Of course this problem only occurs in context, when two functionally similar objects are designed with opposing interfaces and are then used alongside each other. It could therefore be argued that there was no way of avoiding such a difference. It does appear however that human-centred research into how the products are used, the patterns of behaviour exhibited by the Nurses using the infusion pumps and the analysis of designing out medical error that has already occurred. This approach is backed up by the Designing out Medical Error report and designs, (Anderson, Davey, & West, 2011). Based on the design research and outcomes produced, it would appear that design solutions could be used to resolve such issues.

As established in the previous posts, this human-centred research is an underpinning factor for user-centred design and could in this case lead to saving lives. It quickly appears that designers who approach a problem with user-centred aims, who deliver designs and solutions that are backed by extensive human-centred research should have the tools to solve complex medical problems. So why is this not already the case?

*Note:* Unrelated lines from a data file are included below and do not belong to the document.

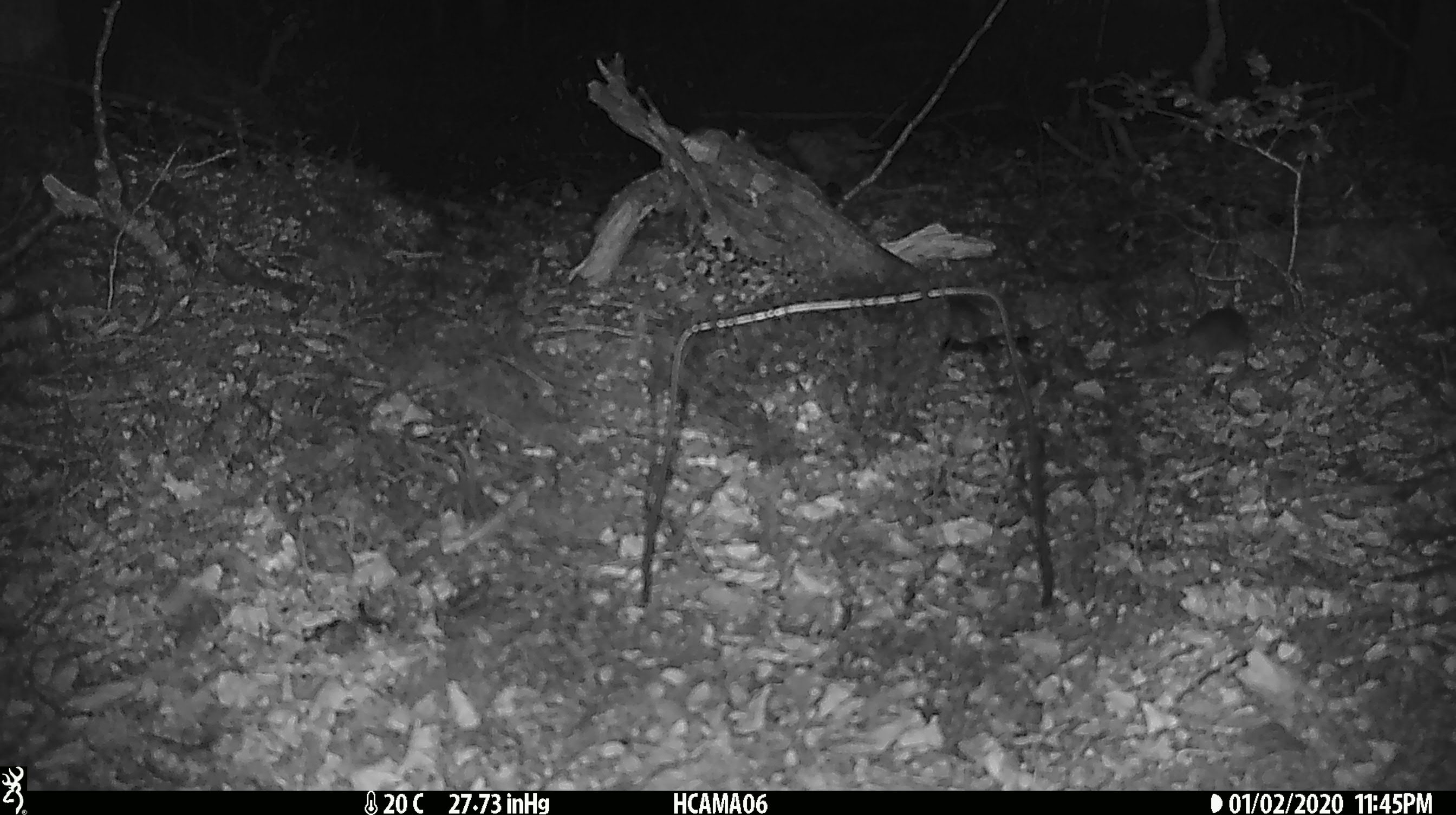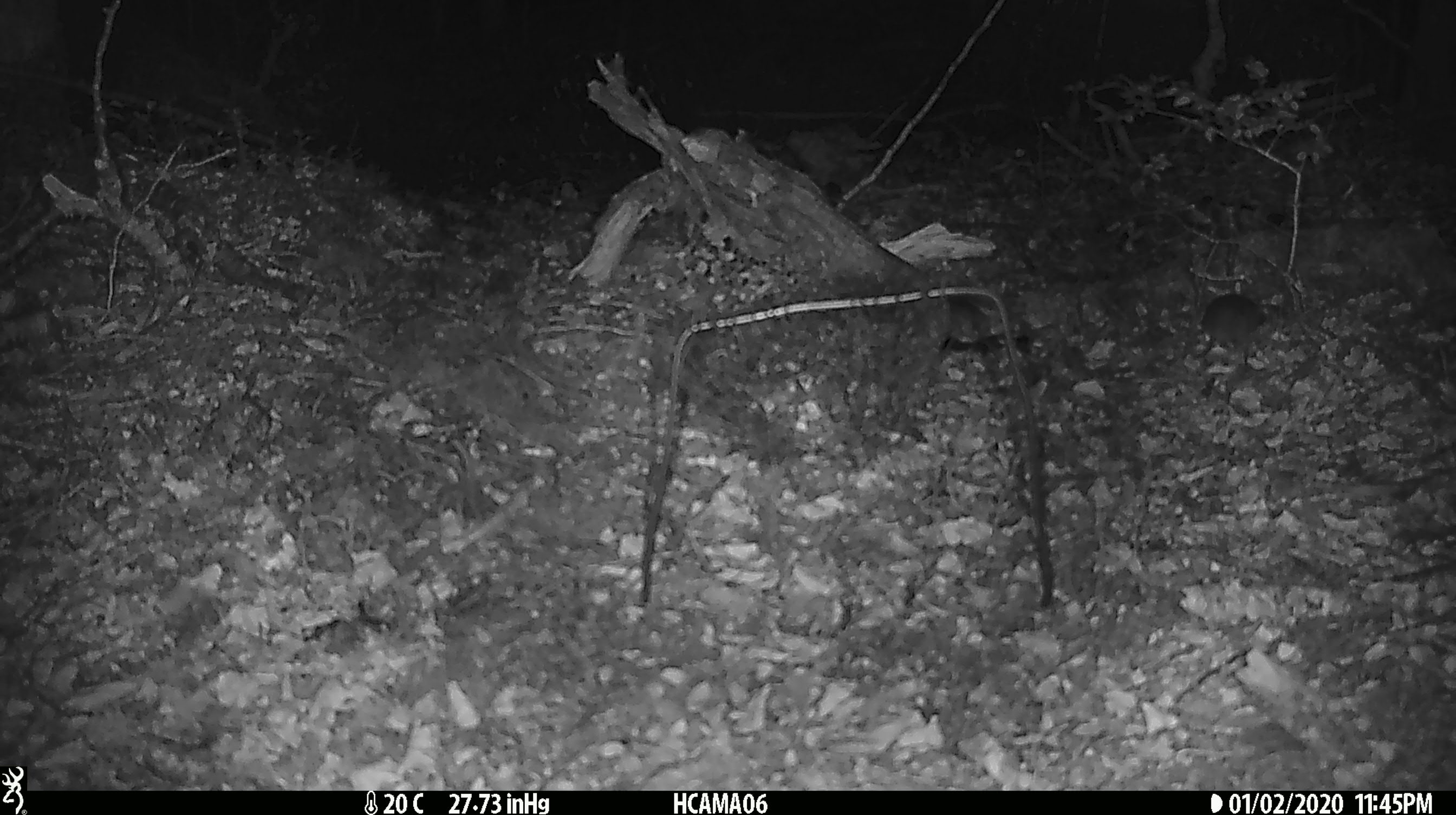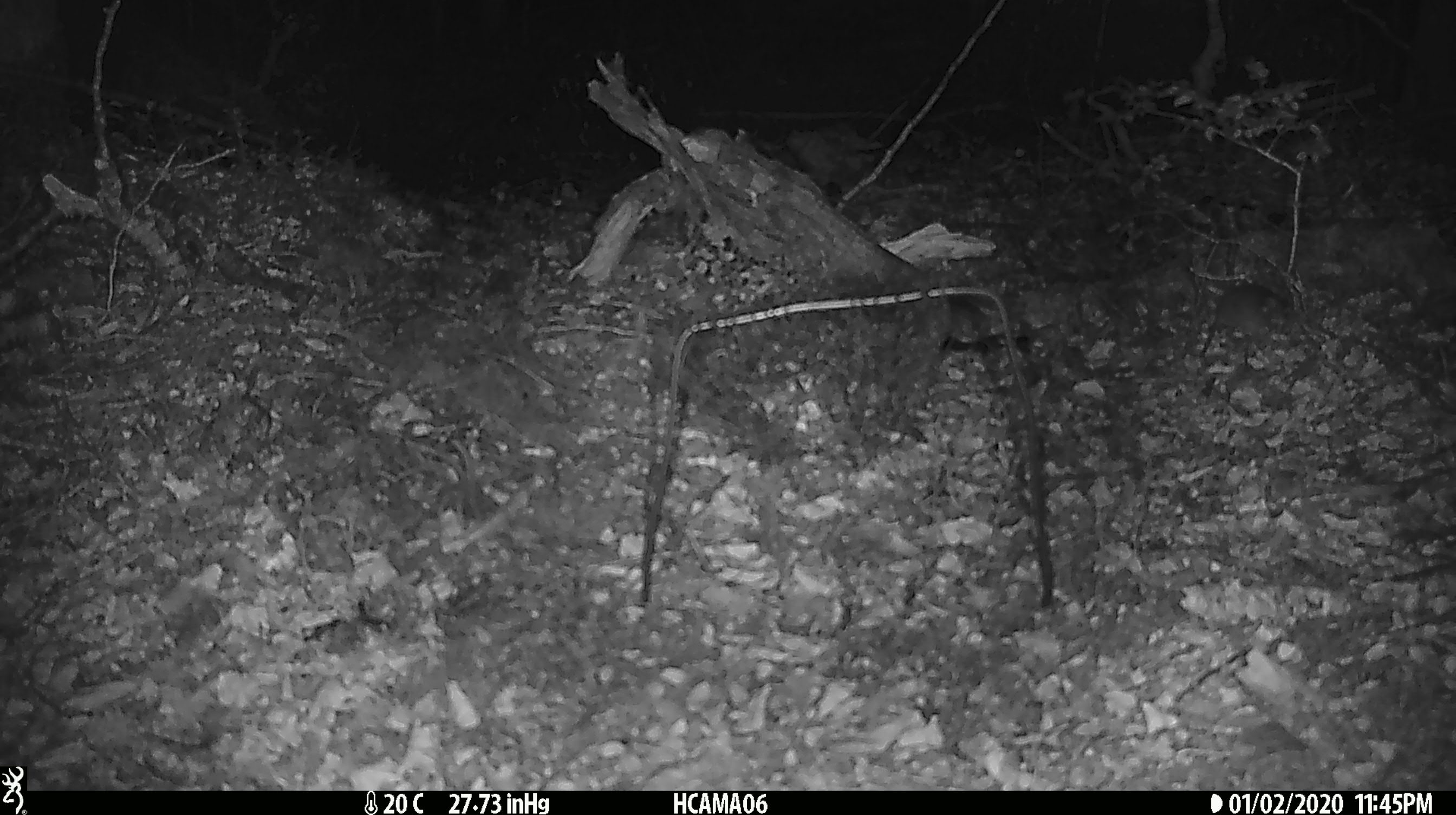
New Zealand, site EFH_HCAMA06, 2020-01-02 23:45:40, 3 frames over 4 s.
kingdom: Animalia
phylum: Chordata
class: Mammalia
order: Rodentia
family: Muridae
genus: Mus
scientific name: Mus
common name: mouse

“Everyone says they use user centred design – But the evidence is that errors are still happening within hospitals with their designs”

Medical Error

When considering this seeming lapse within the design community it would be appropriate to consider briefly the existence of medical error within hospitals. Defined as “the failure of a planned action to be completed as intended or the use of a wrong plan to achieve an aim” (Kohn, 1999), Medical error does not always end in adverse effects (Kohn, 1999) (Williams, 2007) but highlights a weakness in the health care system, to which a design could respond. It is very much worth noting that design to eliminate errors within health care is not the only arena with which product designers should concern themselves with, there is a vast array of products requiring design that may never see the ‘front-line’ of usage within hospitals, although being of no less value here we will deal with those seeing the most drastic evidence of poor design, ultimately with the possibility of life and death mistakes.

There are limited statistics documenting the scale of medical errors, most likely due to the sensitivity of the issue, but two are cited in ‘To err is human’ which is then considered in ‘Design for patient Safety’.

“Two large studies, one conducted in Colorado and Utah and the other in New York, found that adverse events occurred in 2.9 and 3.7 percent of hospitalizations, respectively” (Kohn, 1999)

The idea portrayed here through language such as ‘embed’ imply a strong sense of the designer finishing a product, applying the meaning (whether aesthetic or semiotic) to an already existing functional object, not a comprehensive role for the designer in developing the product from the outset. This bears striking similarity to the focus-group driven, aesthetically minded ‘old model’ suggested by laurel.

It should also be noted that this does not appear to include those errors that do not lead to ‘adverse events’. From these studies, if the figures are extrapolated to account for all 33.6 million hospital admissions in the U.S. during 1997, the Colorado and Utah study implies that at least 44,000 Americans die each year as a result of medical errors. The New York Study suggests the number could be as high as 98,000. Even considering the lower estimate of 44,000, deaths due to medical errors exceed the number of deaths from motor vehicle accidents (43,458), breast cancer (42,297), or AIDS (16,516).